(Excerpted passage):
<<<<

Northeast Medical Center Uses Bar Coding to Increase Patient Safety

Posted September 25, 2009

Since 2000, Northeast Medical Center, a 457-bed acute-care hospital in Concord, North Carolina, has been concerned by the need to improve patient safety, a problem dramatically illustrated in reports issued by the Institute of Medicine, the Joint Commission on Accreditation of Healthcare Organizations (JCAHO), and others, in which medical errors were cited as a central factor in the deaths of between 44,000 to 98,000 U.S. hospital patients annually. Northeast considers itself an early adopter of healthcare technologies, and quickly identified technology as a key element of its renewed commitment to address patient safety.

>>>>

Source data
<<<<

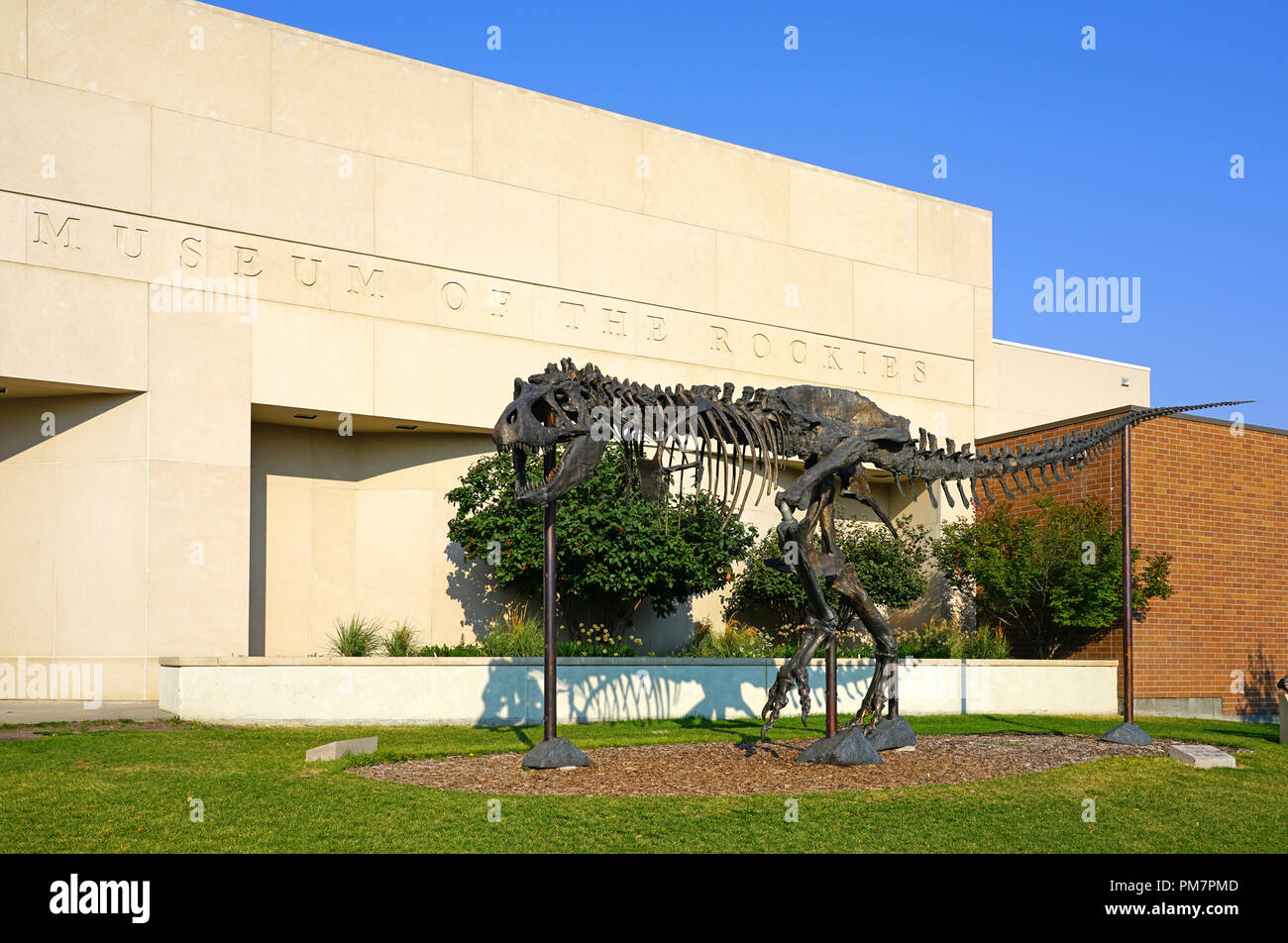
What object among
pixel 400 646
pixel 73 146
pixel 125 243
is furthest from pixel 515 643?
pixel 73 146

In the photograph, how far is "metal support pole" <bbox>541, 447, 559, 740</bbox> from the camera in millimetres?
11625

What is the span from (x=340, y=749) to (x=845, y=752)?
5.76 meters

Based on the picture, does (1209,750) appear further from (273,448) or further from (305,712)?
(273,448)

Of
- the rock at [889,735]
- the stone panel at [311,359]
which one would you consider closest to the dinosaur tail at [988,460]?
the rock at [889,735]

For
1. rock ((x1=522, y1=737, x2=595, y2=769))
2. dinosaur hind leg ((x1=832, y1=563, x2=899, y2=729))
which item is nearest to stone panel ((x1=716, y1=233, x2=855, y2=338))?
dinosaur hind leg ((x1=832, y1=563, x2=899, y2=729))

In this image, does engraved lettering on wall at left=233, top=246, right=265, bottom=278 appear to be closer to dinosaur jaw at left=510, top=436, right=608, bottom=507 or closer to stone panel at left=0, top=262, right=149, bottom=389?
stone panel at left=0, top=262, right=149, bottom=389

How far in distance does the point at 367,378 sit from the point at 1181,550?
54.6 ft

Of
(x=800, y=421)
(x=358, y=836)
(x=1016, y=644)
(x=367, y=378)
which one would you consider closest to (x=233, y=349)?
(x=367, y=378)

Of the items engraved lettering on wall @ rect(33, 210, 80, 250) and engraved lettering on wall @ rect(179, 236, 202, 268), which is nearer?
engraved lettering on wall @ rect(33, 210, 80, 250)

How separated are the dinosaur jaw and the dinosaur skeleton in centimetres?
1

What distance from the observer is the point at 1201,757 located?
42.0 ft

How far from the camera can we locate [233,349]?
19656mm

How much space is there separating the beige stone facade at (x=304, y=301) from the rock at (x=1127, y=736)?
1141 cm

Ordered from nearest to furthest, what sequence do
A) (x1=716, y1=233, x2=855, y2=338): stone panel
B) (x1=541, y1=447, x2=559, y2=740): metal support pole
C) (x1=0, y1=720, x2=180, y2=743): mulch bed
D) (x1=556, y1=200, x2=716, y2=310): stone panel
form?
(x1=541, y1=447, x2=559, y2=740): metal support pole → (x1=0, y1=720, x2=180, y2=743): mulch bed → (x1=556, y1=200, x2=716, y2=310): stone panel → (x1=716, y1=233, x2=855, y2=338): stone panel
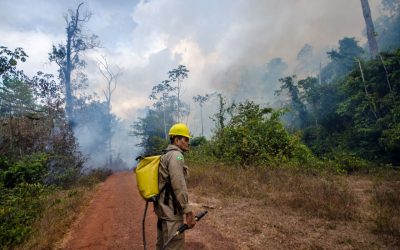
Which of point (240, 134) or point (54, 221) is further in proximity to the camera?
point (240, 134)

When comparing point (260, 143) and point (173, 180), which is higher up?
point (260, 143)

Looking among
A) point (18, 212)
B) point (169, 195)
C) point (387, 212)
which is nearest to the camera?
point (169, 195)

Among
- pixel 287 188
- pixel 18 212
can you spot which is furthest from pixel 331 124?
pixel 18 212

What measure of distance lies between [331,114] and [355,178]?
61.7ft

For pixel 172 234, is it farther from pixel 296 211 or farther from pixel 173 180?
pixel 296 211

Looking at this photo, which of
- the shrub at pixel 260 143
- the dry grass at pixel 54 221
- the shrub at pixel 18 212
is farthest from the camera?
the shrub at pixel 260 143

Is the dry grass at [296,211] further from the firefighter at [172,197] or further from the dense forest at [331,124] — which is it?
the dense forest at [331,124]

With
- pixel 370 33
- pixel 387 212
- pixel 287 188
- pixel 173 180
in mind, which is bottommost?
pixel 387 212

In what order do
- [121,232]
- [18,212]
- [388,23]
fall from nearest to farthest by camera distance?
[121,232]
[18,212]
[388,23]

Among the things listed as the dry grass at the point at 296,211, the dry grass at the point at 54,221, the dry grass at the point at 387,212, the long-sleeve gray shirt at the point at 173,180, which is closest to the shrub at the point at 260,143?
the dry grass at the point at 296,211

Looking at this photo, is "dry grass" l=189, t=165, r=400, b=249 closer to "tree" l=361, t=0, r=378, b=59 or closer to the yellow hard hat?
the yellow hard hat

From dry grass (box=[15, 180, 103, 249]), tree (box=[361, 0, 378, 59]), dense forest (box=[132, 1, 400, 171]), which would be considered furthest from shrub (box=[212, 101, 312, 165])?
tree (box=[361, 0, 378, 59])

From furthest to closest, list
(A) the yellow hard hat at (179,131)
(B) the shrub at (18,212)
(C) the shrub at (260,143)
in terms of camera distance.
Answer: (C) the shrub at (260,143) → (B) the shrub at (18,212) → (A) the yellow hard hat at (179,131)

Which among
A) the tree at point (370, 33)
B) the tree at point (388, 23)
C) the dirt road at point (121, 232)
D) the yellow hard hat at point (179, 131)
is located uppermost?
the tree at point (388, 23)
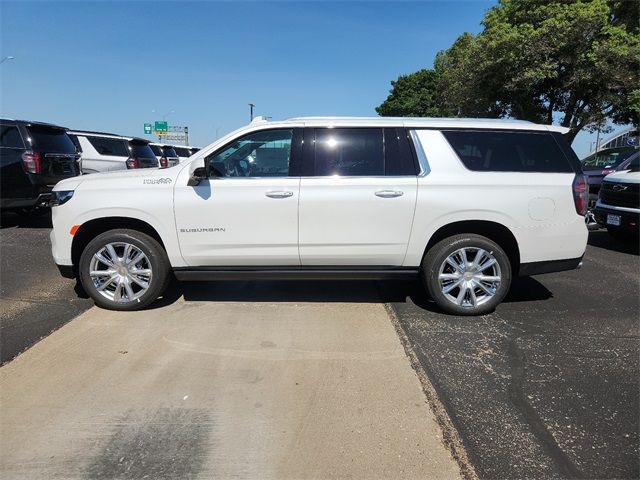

>>>>

(Assignment):
Reproduce the article on bar coding at Northeast Medical Center word for word, from "Northeast Medical Center Uses" to "address patient safety.".

(Response to this task):
Northeast Medical Center Uses Bar Coding to Increase Patient Safety

Posted September 25, 2009

Since 2000, Northeast Medical Center, a 457-bed acute-care hospital in Concord, North Carolina, has been concerned by the need to improve patient safety, a problem dramatically illustrated in reports issued by the Institute of Medicine, the Joint Commission on Accreditation of Healthcare Organizations (JCAHO), and others, in which medical errors were cited as a central factor in the deaths of between 44,000 to 98,000 U.S. hospital patients annually. Northeast considers itself an early adopter of healthcare technologies, and quickly identified technology as a key element of its renewed commitment to address patient safety.